Glass Block: a new design

The block system described in this blog readily lends itself to being made with glass. Today we’ll take a look at glass block, and how it would be suitable for this masonry system.

Glass block has become a fairly widespread construction material. As with concrete block, glass block are currently limited to square and rectangular blocks. This limits the architectural applications of glass block to straight vertical walls and square corners. Some block designs include curved corners, but currently no glass block can be used for spherical or dome sections, as I’m proposing here. It’s interesting to me how regular glass block today says “1980’s” and is not considered current, or ‘in vogue.’

Glass block is manufactured by first forming two pieces of glass, and then joining them while the glass is still warm enough to be moveable (at around 800 degrees F). The two pieces are pinched together in a two-piece mold and allowed to anneal, or cool slowly to reduce thermal stresses and obtain a thermally stable object. If the hot glass is not properly annealed, it will crack some time after it is removed from heat.

Hollow glass block creates a decent thermal insulator, and saves heating and cooling requirements for a given building.

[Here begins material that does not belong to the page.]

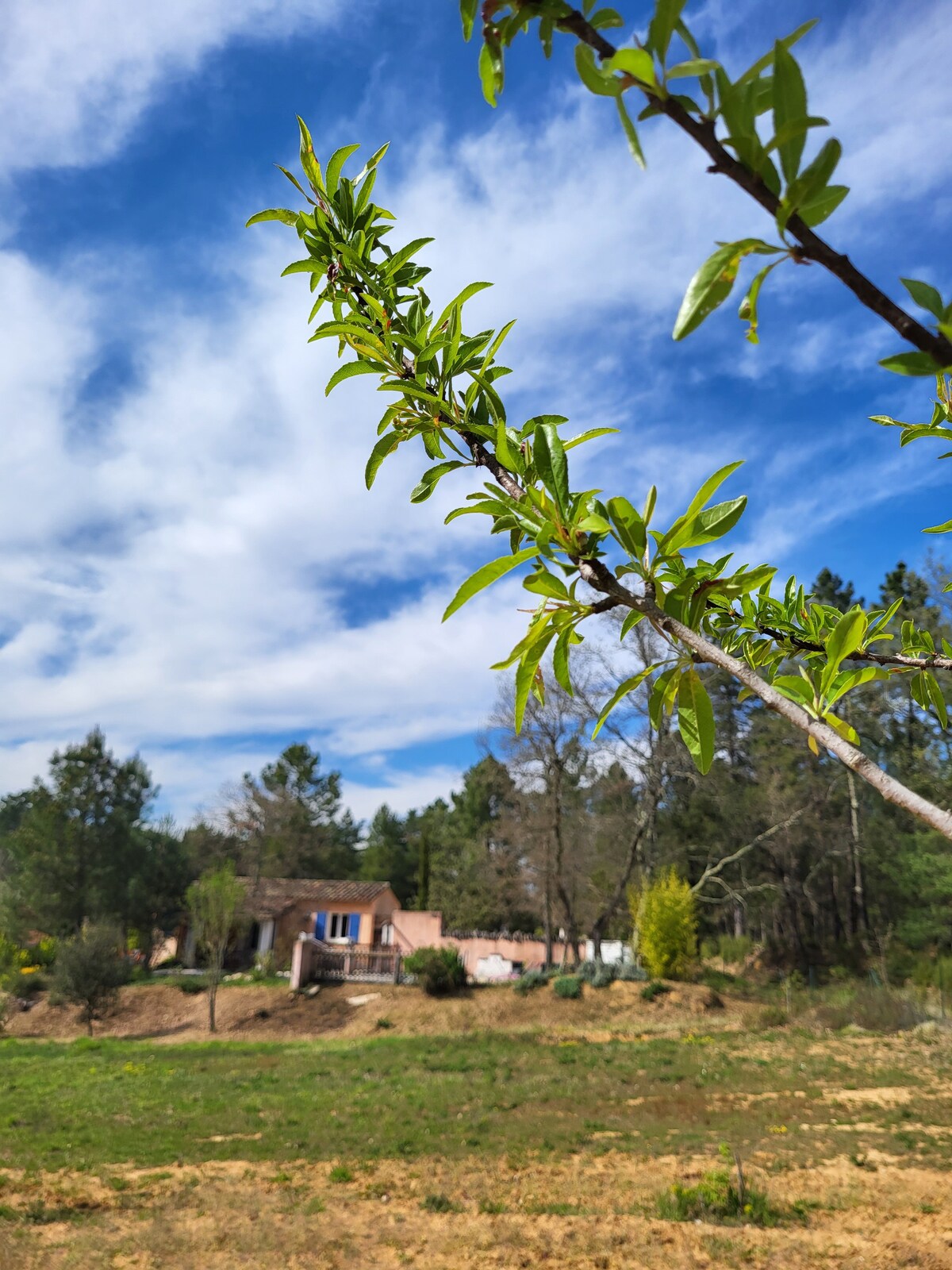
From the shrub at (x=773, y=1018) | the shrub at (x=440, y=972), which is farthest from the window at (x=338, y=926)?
the shrub at (x=773, y=1018)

Interestingly (perhaps counter-intuitively) glass has a high strength: higher than concrete in some cases. The theoretical strength of glass is very high, and is only reduced by small surface flaws which create starting points for cracks to begin and significantly lowers the actual strength of glass.

Glass can be greatly strengthened by using a technique called ‘ion substitution.’ Glass typically is made with a flux agent, which lowers the melting temperature of the glass. Sodium is a common flux, and is typically found in silicate glasses. If a sodium silicate glass is immersed in a heated bath, comprised of (for example) potassium compounds (e.g. KOH), then the potassium will migrate into the glass, and replace sodium. Potassium is larger (ionic radius) than sodium, so it ‘stuffs’ the glass and creates compression in the glass; resulting in a much stronger glass. This method could be used to create very high strength architectural glass block.

The block system I’ve been describing in this blog is made on a two-piece mold, without any undercut. This is what is required to make hollow glass block. The block system I’ve been describing is appropriate and suitable for producing hollow architectural block.

The glass block produced from this masonry system can be used to assemble spheres, domes, arches, straight walls, and various combinations of these architectural elements. These blocks will all interlock, they are disposed to conjugate shearing without breaking, they can use a series of tensile elements (e.g., steel cable, Kevlar, etc.) to provide a much higher strength to the entire structure.

Glass block can also be used together with concrete block. This is important because glass block is more expensive than concrete, so it can be used as a highlight feature, and bring some dramatic lighting elements to an overall structure. Glass block can also be used to build a small dome, which could be incorporated as a cupola, or an architectural feature within a building. Imagine a glass dome at the top of a foyer or entryway into a building or house.

The symmetry and hexagonal elements inherent to this masonry system produces a ‘snowflake’ effect, where the architecture has a close resemblance to the beauty and symmetry found in snowflakes.